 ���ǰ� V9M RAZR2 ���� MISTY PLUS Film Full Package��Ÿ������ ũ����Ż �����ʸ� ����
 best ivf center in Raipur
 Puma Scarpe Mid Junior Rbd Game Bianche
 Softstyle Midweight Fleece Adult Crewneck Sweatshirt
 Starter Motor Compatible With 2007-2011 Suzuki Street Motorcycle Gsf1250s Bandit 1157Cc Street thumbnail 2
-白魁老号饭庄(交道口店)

* * *

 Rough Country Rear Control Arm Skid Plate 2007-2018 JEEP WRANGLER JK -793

* TASK PROMPT *
Using the entries above, repeat only the lines from the one containing "best ivf center in Raipur" through the one containing "-白魁老号饭庄(交道口店)", end lines included.

* RESPONSE TO THIS TASK *
 best ivf center in Raipur
 Puma Scarpe Mid Junior Rbd Game Bianche
 Softstyle Midweight Fleece Adult Crewneck Sweatshirt
 Starter Motor Compatible With 2007-2011 Suzuki Street Motorcycle Gsf1250s Bandit 1157Cc Street thumbnail 2
-白魁老号饭庄(交道口店)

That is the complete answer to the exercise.